DIRECTIONS FOR THIS TASK.
Convert each line of the items below into a JSON list of strings, with one string per line and blank lines omitted.

RECORDS PROVIDED.
====

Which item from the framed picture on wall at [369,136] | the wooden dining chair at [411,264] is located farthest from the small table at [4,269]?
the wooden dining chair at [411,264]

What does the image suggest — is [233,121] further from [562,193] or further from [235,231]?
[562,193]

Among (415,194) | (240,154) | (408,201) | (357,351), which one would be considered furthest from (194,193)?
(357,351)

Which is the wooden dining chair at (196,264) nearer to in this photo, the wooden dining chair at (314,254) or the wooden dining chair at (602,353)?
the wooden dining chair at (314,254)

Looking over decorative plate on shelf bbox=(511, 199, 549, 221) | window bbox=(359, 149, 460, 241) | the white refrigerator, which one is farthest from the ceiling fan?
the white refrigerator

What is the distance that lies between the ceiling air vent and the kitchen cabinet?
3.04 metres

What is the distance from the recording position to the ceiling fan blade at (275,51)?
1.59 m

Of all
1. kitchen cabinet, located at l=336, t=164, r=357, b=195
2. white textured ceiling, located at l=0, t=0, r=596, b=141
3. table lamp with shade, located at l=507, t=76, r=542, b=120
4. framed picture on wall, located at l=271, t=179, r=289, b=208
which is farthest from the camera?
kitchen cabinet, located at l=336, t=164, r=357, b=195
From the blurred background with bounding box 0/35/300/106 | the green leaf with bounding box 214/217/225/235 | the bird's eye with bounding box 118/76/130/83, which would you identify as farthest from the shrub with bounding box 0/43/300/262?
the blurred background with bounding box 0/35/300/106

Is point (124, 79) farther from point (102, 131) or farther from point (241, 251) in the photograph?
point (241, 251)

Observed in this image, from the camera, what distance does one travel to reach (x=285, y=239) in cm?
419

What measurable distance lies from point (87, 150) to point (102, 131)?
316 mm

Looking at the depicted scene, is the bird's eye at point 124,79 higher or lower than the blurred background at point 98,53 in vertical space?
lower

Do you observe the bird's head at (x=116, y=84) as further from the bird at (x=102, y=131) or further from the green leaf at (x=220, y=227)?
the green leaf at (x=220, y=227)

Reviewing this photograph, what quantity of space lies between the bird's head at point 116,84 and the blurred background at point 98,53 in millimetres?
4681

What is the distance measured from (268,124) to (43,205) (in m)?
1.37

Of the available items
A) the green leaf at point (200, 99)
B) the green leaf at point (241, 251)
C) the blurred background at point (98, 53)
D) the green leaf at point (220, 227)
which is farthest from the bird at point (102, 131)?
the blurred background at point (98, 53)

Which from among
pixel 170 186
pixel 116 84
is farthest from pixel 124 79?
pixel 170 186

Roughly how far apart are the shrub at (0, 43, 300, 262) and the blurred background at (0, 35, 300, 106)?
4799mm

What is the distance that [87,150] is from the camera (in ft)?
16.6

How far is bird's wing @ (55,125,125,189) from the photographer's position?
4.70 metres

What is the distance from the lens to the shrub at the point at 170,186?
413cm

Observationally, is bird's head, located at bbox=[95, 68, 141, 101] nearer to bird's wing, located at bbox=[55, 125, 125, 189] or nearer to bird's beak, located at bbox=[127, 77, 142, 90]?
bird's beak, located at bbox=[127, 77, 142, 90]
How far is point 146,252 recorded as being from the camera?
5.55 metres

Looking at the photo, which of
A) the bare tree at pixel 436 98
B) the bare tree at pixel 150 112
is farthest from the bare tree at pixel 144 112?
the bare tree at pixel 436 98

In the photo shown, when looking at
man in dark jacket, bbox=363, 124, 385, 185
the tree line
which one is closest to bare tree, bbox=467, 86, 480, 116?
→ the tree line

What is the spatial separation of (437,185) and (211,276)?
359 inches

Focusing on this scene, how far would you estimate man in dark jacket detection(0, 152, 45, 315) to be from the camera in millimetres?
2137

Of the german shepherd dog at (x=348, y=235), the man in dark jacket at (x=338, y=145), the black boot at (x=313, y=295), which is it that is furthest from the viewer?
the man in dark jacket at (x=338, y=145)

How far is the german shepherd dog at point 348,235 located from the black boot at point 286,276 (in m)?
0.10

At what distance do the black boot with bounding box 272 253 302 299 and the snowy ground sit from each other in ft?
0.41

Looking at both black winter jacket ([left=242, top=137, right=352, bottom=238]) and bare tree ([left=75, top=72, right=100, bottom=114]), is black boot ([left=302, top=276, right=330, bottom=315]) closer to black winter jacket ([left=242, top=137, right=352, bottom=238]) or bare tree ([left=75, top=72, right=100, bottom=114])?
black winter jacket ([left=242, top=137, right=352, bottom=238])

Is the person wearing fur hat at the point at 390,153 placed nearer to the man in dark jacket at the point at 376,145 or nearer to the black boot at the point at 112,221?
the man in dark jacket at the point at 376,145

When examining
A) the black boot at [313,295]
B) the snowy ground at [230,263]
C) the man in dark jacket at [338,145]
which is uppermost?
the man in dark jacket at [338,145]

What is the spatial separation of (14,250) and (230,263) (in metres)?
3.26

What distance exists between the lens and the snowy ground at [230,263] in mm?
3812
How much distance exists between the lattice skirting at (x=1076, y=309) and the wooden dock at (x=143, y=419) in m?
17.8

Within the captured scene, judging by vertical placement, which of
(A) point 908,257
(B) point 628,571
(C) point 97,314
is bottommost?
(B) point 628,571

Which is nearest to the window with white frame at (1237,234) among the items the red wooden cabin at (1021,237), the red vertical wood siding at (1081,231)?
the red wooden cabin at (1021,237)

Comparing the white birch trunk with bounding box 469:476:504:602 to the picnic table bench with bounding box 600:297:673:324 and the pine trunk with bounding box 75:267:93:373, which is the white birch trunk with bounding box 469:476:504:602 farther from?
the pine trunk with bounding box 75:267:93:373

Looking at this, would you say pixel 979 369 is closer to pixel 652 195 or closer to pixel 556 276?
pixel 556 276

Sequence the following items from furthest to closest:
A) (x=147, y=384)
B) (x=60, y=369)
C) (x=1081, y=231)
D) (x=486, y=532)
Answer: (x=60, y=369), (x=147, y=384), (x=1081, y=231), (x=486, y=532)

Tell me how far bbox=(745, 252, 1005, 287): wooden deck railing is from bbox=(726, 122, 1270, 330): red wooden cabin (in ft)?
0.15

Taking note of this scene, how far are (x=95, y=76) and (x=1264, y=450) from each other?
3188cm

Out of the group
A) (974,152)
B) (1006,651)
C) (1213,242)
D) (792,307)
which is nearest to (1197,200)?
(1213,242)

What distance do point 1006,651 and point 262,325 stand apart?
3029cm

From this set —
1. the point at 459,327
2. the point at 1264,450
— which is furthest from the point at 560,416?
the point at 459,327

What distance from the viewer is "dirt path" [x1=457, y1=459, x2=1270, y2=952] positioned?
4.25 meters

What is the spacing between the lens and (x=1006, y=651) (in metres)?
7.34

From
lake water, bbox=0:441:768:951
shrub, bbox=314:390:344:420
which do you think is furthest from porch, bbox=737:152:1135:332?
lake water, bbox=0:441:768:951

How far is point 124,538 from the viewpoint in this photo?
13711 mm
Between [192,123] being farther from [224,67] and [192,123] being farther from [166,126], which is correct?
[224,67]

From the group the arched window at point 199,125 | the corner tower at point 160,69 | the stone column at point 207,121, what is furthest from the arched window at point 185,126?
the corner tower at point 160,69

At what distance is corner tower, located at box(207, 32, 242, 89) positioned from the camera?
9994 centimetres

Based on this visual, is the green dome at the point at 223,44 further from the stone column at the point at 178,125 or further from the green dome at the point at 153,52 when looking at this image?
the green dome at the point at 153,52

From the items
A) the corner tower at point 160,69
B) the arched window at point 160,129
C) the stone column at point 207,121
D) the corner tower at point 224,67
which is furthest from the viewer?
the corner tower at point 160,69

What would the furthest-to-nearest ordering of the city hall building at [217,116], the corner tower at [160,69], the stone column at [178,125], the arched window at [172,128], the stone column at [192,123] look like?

====

THE SOLUTION.
[
  "Which item from the framed picture on wall at [369,136] | the wooden dining chair at [411,264] is located farthest from the small table at [4,269]?",
  "the wooden dining chair at [411,264]",
  "What does the image suggest — is [233,121] further from [562,193] or further from [235,231]?",
  "[562,193]",
  "Among (415,194) | (240,154) | (408,201) | (357,351), which one would be considered furthest from (194,193)?",
  "(357,351)",
  "Which is the wooden dining chair at (196,264) nearer to in this photo, the wooden dining chair at (314,254) or the wooden dining chair at (602,353)?",
  "the wooden dining chair at (314,254)",
  "Looking over decorative plate on shelf bbox=(511, 199, 549, 221) | window bbox=(359, 149, 460, 241) | the white refrigerator, which one is farthest from the ceiling fan?",
  "the white refrigerator",
  "What is the distance that lies between the ceiling air vent and the kitchen cabinet?",
  "3.04 metres",
  "What is the distance from the recording position to the ceiling fan blade at (275,51)?",
  "1.59 m",
  "Of all",
  "1. kitchen cabinet, located at l=336, t=164, r=357, b=195",
  "2. white textured ceiling, located at l=0, t=0, r=596, b=141",
  "3. table lamp with shade, located at l=507, t=76, r=542, b=120",
  "4. framed picture on wall, located at l=271, t=179, r=289, b=208",
  "which is farthest from the camera?",
  "kitchen cabinet, located at l=336, t=164, r=357, b=195",
  "From the blurred background with bounding box 0/35/300/106 | the green leaf with bounding box 214/217/225/235 | the bird's eye with bounding box 118/76/130/83, which would you identify as farthest from the shrub with bounding box 0/43/300/262?",
  "the blurred background with bounding box 0/35/300/106",
  "Is point (124, 79) farther from point (102, 131) or farther from point (241, 251) in the photograph?",
  "point (241, 251)",
  "Observed in this image, from the camera, what distance does one travel to reach (x=285, y=239) in cm?",
  "419",
  "What measurable distance lies from point (87, 150) to point (102, 131)?",
  "316 mm",
  "Looking at the depicted scene, is the bird's eye at point 124,79 higher or lower than the blurred background at point 98,53 in vertical space?",
  "lower",
  "Do you observe the bird's head at (x=116, y=84) as further from the bird at (x=102, y=131) or further from the green leaf at (x=220, y=227)?",
  "the green leaf at (x=220, y=227)",
  "Reviewing this photograph, what quantity of space lies between the bird's head at point 116,84 and the blurred background at point 98,53 in millimetres?",
  "4681",
  "What is the distance measured from (268,124) to (43,205) (in m)?",
  "1.37",
  "Of the available items",
  "A) the green leaf at point (200, 99)",
  "B) the green leaf at point (241, 251)",
  "C) the blurred background at point (98, 53)",
  "D) the green leaf at point (220, 227)",
  "which is farthest from the bird at point (102, 131)?",
  "the blurred background at point (98, 53)",
  "Which from among",
  "pixel 170 186",
  "pixel 116 84",
  "is farthest from pixel 124 79?",
  "pixel 170 186",
  "Roughly how far apart are the shrub at (0, 43, 300, 262) and the blurred background at (0, 35, 300, 106)?",
  "4799mm",
  "What is the distance that [87,150] is from the camera (in ft)?",
  "16.6",
  "How far is bird's wing @ (55,125,125,189) from the photographer's position?",
  "4.70 metres",
  "What is the distance from the lens to the shrub at the point at 170,186?",
  "413cm",
  "Observationally, is bird's head, located at bbox=[95, 68, 141, 101] nearer to bird's wing, located at bbox=[55, 125, 125, 189] or nearer to bird's beak, located at bbox=[127, 77, 142, 90]?",
  "bird's beak, located at bbox=[127, 77, 142, 90]",
  "How far is point 146,252 recorded as being from the camera?",
  "5.55 metres",
  "Looking at the photo, which of",
  "A) the bare tree at pixel 436 98",
  "B) the bare tree at pixel 150 112",
  "is farthest from the bare tree at pixel 144 112?",
  "the bare tree at pixel 436 98",
  "In the photo shown, when looking at",
  "man in dark jacket, bbox=363, 124, 385, 185",
  "the tree line",
  "which one is closest to bare tree, bbox=467, 86, 480, 116?",
  "→ the tree line",
  "What is the spatial separation of (437,185) and (211,276)?",
  "359 inches",
  "Focusing on this scene, how far would you estimate man in dark jacket detection(0, 152, 45, 315) to be from the camera in millimetres?",
  "2137",
  "Of the german shepherd dog at (x=348, y=235), the man in dark jacket at (x=338, y=145), the black boot at (x=313, y=295), which is it that is furthest from the viewer?",
  "the man in dark jacket at (x=338, y=145)",
  "How far is the german shepherd dog at point 348,235 located from the black boot at point 286,276 (in m)?",
  "0.10",
  "At what distance do the black boot with bounding box 272 253 302 299 and the snowy ground sit from each other in ft?",
  "0.41",
  "Looking at both black winter jacket ([left=242, top=137, right=352, bottom=238]) and bare tree ([left=75, top=72, right=100, bottom=114]), is black boot ([left=302, top=276, right=330, bottom=315]) closer to black winter jacket ([left=242, top=137, right=352, bottom=238]) or bare tree ([left=75, top=72, right=100, bottom=114])?",
  "black winter jacket ([left=242, top=137, right=352, bottom=238])",
  "Is the person wearing fur hat at the point at 390,153 placed nearer to the man in dark jacket at the point at 376,145 or nearer to the black boot at the point at 112,221?",
  "the man in dark jacket at the point at 376,145",
  "When examining",
  "A) the black boot at [313,295]",
  "B) the snowy ground at [230,263]",
  "C) the man in dark jacket at [338,145]",
  "which is uppermost?",
  "the man in dark jacket at [338,145]",
  "What is the spatial separation of (14,250) and (230,263) (in metres)?",
  "3.26",
  "What distance exists between the lens and the snowy ground at [230,263] in mm?",
  "3812",
  "How much distance exists between the lattice skirting at (x=1076, y=309) and the wooden dock at (x=143, y=419) in m?",
  "17.8",
  "Within the captured scene, judging by vertical placement, which of",
  "(A) point 908,257",
  "(B) point 628,571",
  "(C) point 97,314",
  "is bottommost?",
  "(B) point 628,571",
  "Which is nearest to the window with white frame at (1237,234) among the items the red wooden cabin at (1021,237), the red vertical wood siding at (1081,231)?",
  "the red wooden cabin at (1021,237)",
  "Comparing the white birch trunk with bounding box 469:476:504:602 to the picnic table bench with bounding box 600:297:673:324 and the pine trunk with bounding box 75:267:93:373, which is the white birch trunk with bounding box 469:476:504:602 farther from?",
  "the pine trunk with bounding box 75:267:93:373",
  "Looking at this, would you say pixel 979 369 is closer to pixel 652 195 or closer to pixel 556 276?",
  "pixel 556 276",
  "Sequence the following items from furthest to closest:",
  "A) (x=147, y=384)",
  "B) (x=60, y=369)",
  "C) (x=1081, y=231)",
  "D) (x=486, y=532)",
  "Answer: (x=60, y=369), (x=147, y=384), (x=1081, y=231), (x=486, y=532)",
  "Tell me how far bbox=(745, 252, 1005, 287): wooden deck railing is from bbox=(726, 122, 1270, 330): red wooden cabin (in ft)?",
  "0.15",
  "Taking note of this scene, how far are (x=95, y=76) and (x=1264, y=450) from each other?",
  "3188cm",
  "Out of the group",
  "A) (974,152)",
  "B) (1006,651)",
  "C) (1213,242)",
  "D) (792,307)",
  "which is nearest to (1197,200)?",
  "(1213,242)",
  "What distance do point 1006,651 and point 262,325 stand apart?",
  "3029cm",
  "From this set —",
  "1. the point at 459,327",
  "2. the point at 1264,450",
  "— which is furthest from the point at 560,416?",
  "the point at 459,327",
  "What distance from the viewer is \"dirt path\" [x1=457, y1=459, x2=1270, y2=952] positioned?",
  "4.25 meters",
  "What is the spacing between the lens and (x=1006, y=651) (in metres)?",
  "7.34",
  "From",
  "lake water, bbox=0:441:768:951",
  "shrub, bbox=314:390:344:420",
  "which do you think is furthest from porch, bbox=737:152:1135:332?",
  "lake water, bbox=0:441:768:951",
  "How far is point 124,538 from the viewpoint in this photo?",
  "13711 mm",
  "Between [192,123] being farther from [224,67] and [192,123] being farther from [166,126], which is correct?",
  "[224,67]",
  "From the group the arched window at point 199,125 | the corner tower at point 160,69 | the stone column at point 207,121, what is furthest from the arched window at point 185,126?",
  "the corner tower at point 160,69",
  "At what distance is corner tower, located at box(207, 32, 242, 89) positioned from the camera?",
  "9994 centimetres",
  "Based on this visual, is the green dome at the point at 223,44 further from the stone column at the point at 178,125 or further from the green dome at the point at 153,52 when looking at this image?",
  "the green dome at the point at 153,52",
  "From the items",
  "A) the corner tower at point 160,69",
  "B) the arched window at point 160,129",
  "C) the stone column at point 207,121",
  "D) the corner tower at point 224,67",
  "which is furthest from the viewer?",
  "the corner tower at point 160,69",
  "What would the furthest-to-nearest ordering of the city hall building at [217,116], the corner tower at [160,69], the stone column at [178,125], the arched window at [172,128], the stone column at [192,123] look like?"
]